TUGAS YANG DIMINTA:
1. Sebutkan semua hal yang menurut Khofifah tercakup dalam satu data atau single data, sesuai potongan teks.
2. Tentukan apakah setiap pernyataan berikut sesuai dengan potongan teks. Jawab ya atau tidak, lalu kutip kata-kata dari teks yang menjadi penentunya.
(a) Khofifah ditemui di Kantor Kementerian Koordinator Bidang Perekonomian di Jakarta.
(b) Panen garam perdana yang disebut dalam teks berlangsung di Desa Bunder, Sumenep.
(c) Data tunggal dapat mencegah ketersediaan garam yang terlalu banyak.
3. Tuliskan ulang tanpa perubahan bagian potongan teks yang dimulai dengan "Foto: Antara/Saiful Bahri" dan berakhir dengan "industri itu sendiri.".

POTONGAN TEKS:

○ ○ ○ ○ ○ ○ ○

Kamis 25 Jul 2019 18:17 WIB

Khofifah Inginkan Single Data Produksi dan Kebutuhan Garam

Referensi dari data akan menjadi dasar tindakan impor sehingga menghindari rembesan.

Rep: Adinda Pryanka/ Red: Friska Yolanda
Petani memanen garam perdana pada musim olah tahun 2019 di lahan garam Desa Bunder, Pamekasan, Jawa Timur, Jumat (14/6/2019).
Foto: Antara/Saiful Bahri
Petani memanen garam perdana pada musim olah tahun 2019 di lahan garam Desa Bunder, Pamekasan, Jawa Timur, Jumat (14/6/2019).

REPUBLIKA.CO.ID, JAKARTA -- Gubernur Jawa Timur Khofifah Indar Parawansa menuturkan, kebutuhan industri garam daerah maupun nasional saat ini adalah satu data atau single data. Termasuk seberapa besar produksi garam dalam negeri, kuantitas yang memenuhi aspek industri dan kebutuhan dari industri itu sendiri.

Khofifah menjelaskan, referensi data dari satu data akan dijadikan sebagai dasar tindakan impor sehingga dapat menghindari rembesan ke pasar. Data ini juga dapat mencegah ketersediaan yang terlalu banyak sehingga garam rakyat tidak terserap. 

Baca Juga

"Makanya, kami butuh single data itu," katanya ketika ditemui di Kantor Kementerian Koordinator Bidang Perekonomian, Jakarta, Kamis (25/7).

○ ○ ○ ○ ○ ○ ○

Entri data tersimpan:
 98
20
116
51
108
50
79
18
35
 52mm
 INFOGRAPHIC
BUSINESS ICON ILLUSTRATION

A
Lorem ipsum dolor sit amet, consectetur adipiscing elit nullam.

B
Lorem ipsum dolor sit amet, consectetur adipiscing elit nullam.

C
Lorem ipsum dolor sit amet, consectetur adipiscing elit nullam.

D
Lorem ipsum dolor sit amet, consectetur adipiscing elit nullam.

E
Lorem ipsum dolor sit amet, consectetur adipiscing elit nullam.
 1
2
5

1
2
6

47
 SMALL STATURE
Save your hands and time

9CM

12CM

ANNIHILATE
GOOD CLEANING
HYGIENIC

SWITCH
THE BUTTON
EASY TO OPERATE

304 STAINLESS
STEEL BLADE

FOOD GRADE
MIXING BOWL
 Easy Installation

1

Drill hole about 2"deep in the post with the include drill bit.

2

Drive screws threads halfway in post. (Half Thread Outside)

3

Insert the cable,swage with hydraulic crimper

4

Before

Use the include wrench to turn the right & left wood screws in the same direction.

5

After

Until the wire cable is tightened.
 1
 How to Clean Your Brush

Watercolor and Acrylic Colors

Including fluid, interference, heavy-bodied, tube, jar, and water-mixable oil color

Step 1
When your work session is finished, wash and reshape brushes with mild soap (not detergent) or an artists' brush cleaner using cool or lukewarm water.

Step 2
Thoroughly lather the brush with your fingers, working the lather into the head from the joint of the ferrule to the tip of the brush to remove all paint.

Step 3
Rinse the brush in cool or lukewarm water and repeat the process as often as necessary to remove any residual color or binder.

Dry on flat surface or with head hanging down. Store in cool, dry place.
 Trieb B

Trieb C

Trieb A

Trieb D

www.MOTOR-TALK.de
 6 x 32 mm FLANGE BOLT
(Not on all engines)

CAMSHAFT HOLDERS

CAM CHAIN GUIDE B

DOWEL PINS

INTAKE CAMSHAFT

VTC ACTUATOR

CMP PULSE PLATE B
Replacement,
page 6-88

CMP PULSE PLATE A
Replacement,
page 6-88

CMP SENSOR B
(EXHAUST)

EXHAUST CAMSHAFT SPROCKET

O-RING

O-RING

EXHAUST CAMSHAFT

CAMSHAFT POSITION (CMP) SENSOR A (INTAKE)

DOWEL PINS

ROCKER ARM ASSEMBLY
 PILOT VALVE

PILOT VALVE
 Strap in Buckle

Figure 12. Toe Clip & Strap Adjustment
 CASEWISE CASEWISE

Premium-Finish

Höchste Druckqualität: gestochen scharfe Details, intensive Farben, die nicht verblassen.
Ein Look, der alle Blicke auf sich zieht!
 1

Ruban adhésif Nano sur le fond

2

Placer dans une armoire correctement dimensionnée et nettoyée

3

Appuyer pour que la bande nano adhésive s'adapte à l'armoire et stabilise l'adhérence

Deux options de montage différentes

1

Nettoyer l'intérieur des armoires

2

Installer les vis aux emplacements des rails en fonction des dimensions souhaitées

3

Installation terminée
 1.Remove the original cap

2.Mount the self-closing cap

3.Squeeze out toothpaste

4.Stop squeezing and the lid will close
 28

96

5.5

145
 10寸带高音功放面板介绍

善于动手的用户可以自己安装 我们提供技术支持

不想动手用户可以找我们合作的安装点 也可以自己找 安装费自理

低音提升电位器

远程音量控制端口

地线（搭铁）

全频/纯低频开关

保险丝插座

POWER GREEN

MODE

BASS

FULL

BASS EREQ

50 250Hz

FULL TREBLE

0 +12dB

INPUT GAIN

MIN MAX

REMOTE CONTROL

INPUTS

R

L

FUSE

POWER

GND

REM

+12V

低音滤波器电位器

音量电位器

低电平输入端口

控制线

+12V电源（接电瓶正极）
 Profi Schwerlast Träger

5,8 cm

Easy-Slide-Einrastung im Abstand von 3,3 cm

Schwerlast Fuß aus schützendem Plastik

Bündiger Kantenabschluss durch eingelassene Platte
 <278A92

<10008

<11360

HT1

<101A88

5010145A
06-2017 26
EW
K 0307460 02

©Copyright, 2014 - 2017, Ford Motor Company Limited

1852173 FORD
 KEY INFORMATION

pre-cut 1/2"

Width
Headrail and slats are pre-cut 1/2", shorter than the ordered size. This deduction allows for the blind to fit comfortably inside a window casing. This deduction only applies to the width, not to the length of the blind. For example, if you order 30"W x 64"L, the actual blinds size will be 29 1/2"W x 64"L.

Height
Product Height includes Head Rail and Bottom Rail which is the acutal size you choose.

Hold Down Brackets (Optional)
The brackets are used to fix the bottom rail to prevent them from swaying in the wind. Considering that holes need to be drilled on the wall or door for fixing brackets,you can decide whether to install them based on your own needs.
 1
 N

○ ○ ○ ○ ○ ○ ○

HASIL YANG DIHARAPKAN:
1.
- Seberapa besar produksi garam dalam negeri
- Kuantitas yang memenuhi aspek industri
- Kebutuhan dari industri itu sendiri

2.
(a) Ya: "katanya ketika ditemui di Kantor Kementerian Koordinator Bidang Perekonomian, Jakarta, Kamis (25/7)"
(b) Tidak: "di lahan garam Desa Bunder, Pamekasan, Jawa Timur"
(c) Ya: "Data ini juga dapat mencegah ketersediaan yang terlalu banyak sehingga garam rakyat tidak terserap."

3.
Foto: Antara/Saiful Bahri
Petani memanen garam perdana pada musim olah tahun 2019 di lahan garam Desa Bunder, Pamekasan, Jawa Timur, Jumat (14/6/2019).

REPUBLIKA.CO.ID, JAKARTA -- Gubernur Jawa Timur Khofifah Indar Parawansa menuturkan, kebutuhan industri garam daerah maupun nasional saat ini adalah satu data atau single data. Termasuk seberapa besar produksi garam dalam negeri, kuantitas yang memenuhi aspek industri dan kebutuhan dari industri itu sendiri.